As late as 1860 the ‘Young Canadian Club’ of Woodstock, were still playing the 11 aside Canadian version of baseball. They had been organized on the grounds next to Reeves Street at the back of the post office by Bill Shuttleworth’s younger brother Jim. On this day they outlasted ‘The Rough and Ready Club’ of Ingersoll 83-59. Both teams are within a short buggy ride of Beachville, where the first accredited bat and ball game had been played in 1838.

It was the loss by a Hamilton team, ‘The Burlingtons’ to the ‘Niagaras’ of Buffalo in 1860 in the first ever international match which sealed the fate of the Canadian game. Buffalo had adopted the New York rules in 1857 and the pragmatic young merchants and business men of the Burlington club, which had been formed in 1855 with 50 members playing mid-week club matches on the grounds near Upper James Street and Robinson, willingly made the switch. The Hamilton ‘Maple Leafs’ debated the merits of the new rules. Arthur Feast, a stonemason, supported Bill Shuttleworth’s defense of the Canadian game. Charles Wood, a young innkeeper from the U.S. won the day with his support of the New York game.

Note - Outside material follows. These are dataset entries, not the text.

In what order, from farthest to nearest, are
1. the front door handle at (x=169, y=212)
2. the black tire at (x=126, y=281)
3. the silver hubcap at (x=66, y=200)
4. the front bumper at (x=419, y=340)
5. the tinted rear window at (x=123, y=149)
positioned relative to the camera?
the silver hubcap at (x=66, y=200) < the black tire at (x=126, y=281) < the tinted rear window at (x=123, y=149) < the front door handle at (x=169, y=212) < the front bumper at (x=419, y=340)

A year later Wood convinced the Woodstock players to switch to the New York rules and the Canadian interpretation of baseball disappeared for all time. The new rules were popularly received and on 30 July 1861, over 800 Hamiltonians watched the ‘Maple Leafs’ led by their catcher Bill Shuttleworth, defeat the ‘Burlingtons’ on their grounds 33-27.

On 3 September 1861, Jim Shuttleworth returned to his hometown along with the Woodstock ‘Young Canadians’ to play brother Bill’s ‘Maple Leafs’. Woodstock’s battery of Pascoe and Clyde weakened only in the fifth innings when they gave up 12 runs. McCann of Hamilton “kept a sharp eye on the ball which he delivered with lightning speed”, but Woodstock won the two hours and 45 minutes match, 24-22, by virtue of three unanswered runs in the top of the ninth. A return match in Woodstock several weeks later resulted in an even more convincing Woodstock victory 41-14. Hamilton rather feebly blamed the conditions of the field for their loss.

During the summer of 1867, a major tournament in Detroit drew teams from that city as well as Pittsburgh, Port Huron, Woodstock, Hamilton and Ingersoll. Hamilton paid a $15 entry fee for the Senior division and a chance to win a $300 prize and gold mounted rosewood bat. The city team had borrowed two of Guelph’s better players, Jim Nichols, a former cricketer and policeman and Bill Sunley, a tinsmith. They won 19-10 in the opener against Port Huron, but McCann, Hamilton’s pitcher, lost his touch in the next game and they lost. The team was awarded a runners-up gold-plated ball which became one of Bill Shuttleworth’s prized possessions.

© The Waterdown-East Flamborough Heritage Society 1997, 2023.